Industrial Wireless


It’s not a cable, it’s an antenna

June 2016 Industrial Wireless

Why would someone want a cable that acts like an antenna? After all, much research and development has gone into improving cable shields precisely to prevent this! As it turns out, there are several conditions in industrial communication systems where using a radiating cable as an antenna offers major benefits. The most common cases are for communicating to equipment moving along a track, replacing slip rings in rotating equipment, and providing a clear RF signal where obstructions or plant-floor layout prevent a clear line-of-sight to transmit from a traditional antenna.

What is a radiating cable?

A radiating cable is a long, flexible antenna with slots to radiate RF signals. It can be installed around corners, along monorail systems and through tunnels to propagate wireless data signals in situations that are tough or impossible for traditional antennas. Since the radiating cable antenna can be mounted within inches of where the signal needs to be received, it isolates the wireless signal from going to other machines that may be on the plant floor.

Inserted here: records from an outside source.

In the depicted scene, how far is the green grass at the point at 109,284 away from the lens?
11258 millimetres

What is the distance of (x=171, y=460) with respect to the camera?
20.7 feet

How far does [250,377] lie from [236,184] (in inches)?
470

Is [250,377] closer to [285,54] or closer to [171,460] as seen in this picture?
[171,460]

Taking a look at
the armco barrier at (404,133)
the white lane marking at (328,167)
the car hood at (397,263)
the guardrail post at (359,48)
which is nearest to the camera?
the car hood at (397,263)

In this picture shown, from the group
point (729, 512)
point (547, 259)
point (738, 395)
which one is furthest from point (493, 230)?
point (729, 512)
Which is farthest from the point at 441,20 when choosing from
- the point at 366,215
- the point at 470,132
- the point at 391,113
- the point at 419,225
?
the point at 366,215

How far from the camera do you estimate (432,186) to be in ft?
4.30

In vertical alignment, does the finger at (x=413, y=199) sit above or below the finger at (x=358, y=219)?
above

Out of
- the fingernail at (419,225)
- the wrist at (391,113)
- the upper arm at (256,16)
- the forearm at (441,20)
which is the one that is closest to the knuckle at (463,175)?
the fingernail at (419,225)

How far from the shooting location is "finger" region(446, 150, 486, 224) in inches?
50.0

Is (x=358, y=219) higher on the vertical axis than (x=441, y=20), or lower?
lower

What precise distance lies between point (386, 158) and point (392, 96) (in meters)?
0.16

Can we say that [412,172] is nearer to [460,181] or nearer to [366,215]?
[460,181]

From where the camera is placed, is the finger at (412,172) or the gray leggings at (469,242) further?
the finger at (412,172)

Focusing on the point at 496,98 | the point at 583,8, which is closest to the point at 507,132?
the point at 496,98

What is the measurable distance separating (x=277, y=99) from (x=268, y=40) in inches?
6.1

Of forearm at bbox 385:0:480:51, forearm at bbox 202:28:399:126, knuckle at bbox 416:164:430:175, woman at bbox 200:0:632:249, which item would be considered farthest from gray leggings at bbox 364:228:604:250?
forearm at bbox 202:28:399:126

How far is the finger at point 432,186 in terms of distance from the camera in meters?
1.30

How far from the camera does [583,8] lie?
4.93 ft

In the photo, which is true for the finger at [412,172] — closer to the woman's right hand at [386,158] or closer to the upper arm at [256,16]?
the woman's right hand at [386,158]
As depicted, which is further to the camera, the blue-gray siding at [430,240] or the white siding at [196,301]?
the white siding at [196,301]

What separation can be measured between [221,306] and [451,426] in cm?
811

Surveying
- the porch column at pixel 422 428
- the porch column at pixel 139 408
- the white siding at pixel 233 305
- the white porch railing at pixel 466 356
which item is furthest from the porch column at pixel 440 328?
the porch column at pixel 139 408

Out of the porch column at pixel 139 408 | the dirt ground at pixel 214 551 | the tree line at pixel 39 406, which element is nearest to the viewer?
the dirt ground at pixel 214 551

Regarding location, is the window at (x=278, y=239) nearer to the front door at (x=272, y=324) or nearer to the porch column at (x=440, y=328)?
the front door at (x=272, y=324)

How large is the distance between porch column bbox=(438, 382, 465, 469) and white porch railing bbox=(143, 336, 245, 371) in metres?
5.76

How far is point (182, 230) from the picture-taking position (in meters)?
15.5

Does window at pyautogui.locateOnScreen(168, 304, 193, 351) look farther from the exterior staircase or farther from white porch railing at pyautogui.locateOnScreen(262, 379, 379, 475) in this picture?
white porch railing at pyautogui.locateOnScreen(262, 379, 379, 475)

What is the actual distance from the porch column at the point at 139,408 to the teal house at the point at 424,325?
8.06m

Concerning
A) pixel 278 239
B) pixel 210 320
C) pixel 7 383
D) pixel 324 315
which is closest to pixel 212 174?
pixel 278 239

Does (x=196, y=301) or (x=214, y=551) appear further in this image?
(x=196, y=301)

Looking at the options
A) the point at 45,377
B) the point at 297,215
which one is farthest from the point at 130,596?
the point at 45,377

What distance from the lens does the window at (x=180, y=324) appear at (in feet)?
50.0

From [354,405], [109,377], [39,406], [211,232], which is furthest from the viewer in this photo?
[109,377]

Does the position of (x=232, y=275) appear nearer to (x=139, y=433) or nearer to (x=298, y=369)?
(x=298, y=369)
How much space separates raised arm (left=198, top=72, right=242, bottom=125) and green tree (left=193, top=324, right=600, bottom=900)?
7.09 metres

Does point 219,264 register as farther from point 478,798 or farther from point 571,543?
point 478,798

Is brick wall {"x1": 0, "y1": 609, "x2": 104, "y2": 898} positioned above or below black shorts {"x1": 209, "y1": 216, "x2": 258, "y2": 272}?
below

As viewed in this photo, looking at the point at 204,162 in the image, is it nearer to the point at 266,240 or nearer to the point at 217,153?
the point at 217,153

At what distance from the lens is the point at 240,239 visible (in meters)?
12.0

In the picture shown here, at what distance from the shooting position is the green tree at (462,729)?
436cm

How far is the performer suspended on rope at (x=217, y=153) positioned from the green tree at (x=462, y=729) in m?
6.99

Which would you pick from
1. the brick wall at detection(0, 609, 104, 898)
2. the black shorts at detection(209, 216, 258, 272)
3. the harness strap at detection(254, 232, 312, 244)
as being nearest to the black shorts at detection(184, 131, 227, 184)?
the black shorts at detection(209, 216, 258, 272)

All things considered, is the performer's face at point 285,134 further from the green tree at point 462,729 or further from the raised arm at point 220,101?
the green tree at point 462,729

In a typical coaxial cable, a metallic shield wrapped around the cable isolates the signals transmitted on the cable from the electromagnetic waves in the air around it. This helps to maintain a strong signal on the cable, and prevents that signal from creating interference with radio frequency (RF) equipment nearby. Without the shield, the cable would act like an antenna, transmitting the signal it carries into the air, and receiving radio waves from other RF devices. For those who remember analog cable TV, we experienced this phenomenon when we saw ‘ghost’ images on certain channels. Instead of just receiving the video signal sent from the cable company along the coaxial cable, we were also receiving that channel’s over-the-air broadcast of the same video signal as picked up by the coaxial cable working like an antenna. This was an unintentional use of radiating cable, and produced undesirable results.

The same principle that gave us blurry television pictures back then is used to make a cable that intentionally radiates signals. This is called a radiating cable, or leaky feeder. The difference between radiating cable and poorly shielded TV cables is that the shield on a radiating cable is designed with exacting slots that allow for the transmission of signals at a specific frequency. In this way, these cables are tuned to the RF equipment to which they are connected. The cable’s shield still works to block unwanted RF, but will allow signals of the correct frequency to emit from, and be received by, the cable inside. That makes a radiating cable act just like an antenna.

Placing RF signals precisely in crowded plants

Another benefit of using radiating cables comes from the ability to place RF power very precisely. The use of wireless communication equipment in factories is growing rapidly, which means that factory floors are becoming crowded with radio waves on all the common frequencies. For machine builders who need to use wireless, this creates a real problem. With a radiating cable solution, new machines can co-exist within the crowded plant RF space without adding to the cacophony. This is because radiating cable emits RF in one direction, and only needs as much power as it takes to link with another antenna at a relatively fixed distance. While the plant’s general Wi-Fi network is screaming to everyone who will listen, the equipment on the new machine can operate at a whisper.

This benefit is especially important in rotating machinery that traditionally used slip rings to conduct communication signals from I/O on the moving part of the machine to a controller on the fixed part. Slip rings are expensive to install, require regular maintenance, and even still suffer from poor communication speeds due to noise on the rings and in the pick-ups that ride on the rings. Traditional wireless solutions can work, but often the motion of the machine will obstruct the wireless link, requiring higher gain antennas that result in greater RF noise pollution. Radiating cable is used in these applications to provide a clear, consistent path to the rotating antenna, without interfering with other nearby wireless systems.

Flexibility

Radiating cable also benefits from its inherent flexibility. Since it is a cable, it can follow almost any path to provide wireless signal in places where antennas can just reach. One of the early applications for radiating cable was to enable two-way radio connectivity for emergency workers inside highway and rail tunnels. In the industrial setting, there are many hard-to-reach places, whether those are actual tunnels or ‘RF tunnels’ created by obstructions. An example of that would be a warehouse, where the metal racks and merchandise can cause obstruction and reflection issues for a traditional antenna. Radiating cable on the other hand can be installed along the aisles to provide a strong signal just where it is needed.

Summary

For certain industrial communication challenges, radiating cable offers unique advantages. It provides consistent data rates over a long distance, can be shaped to provide signal in difficult-to-reach environments, and reduces plant RF congestion by constraining its RF signal to the exact area where it is needed. These benefits are especially valuable in applications where machines move along a pre-defined path, where the terrain of a facility is particularly difficult to reach with broad coverage, and where signals on rotating equipment are otherwise transmitted through slip rings. Care must be taken in selecting and installing the components of a radiating cable solution. However, with a bit of preparation and advice from an experienced industrial RF vendor, a radiating cable system can provide trouble-free communications for the toughest applications.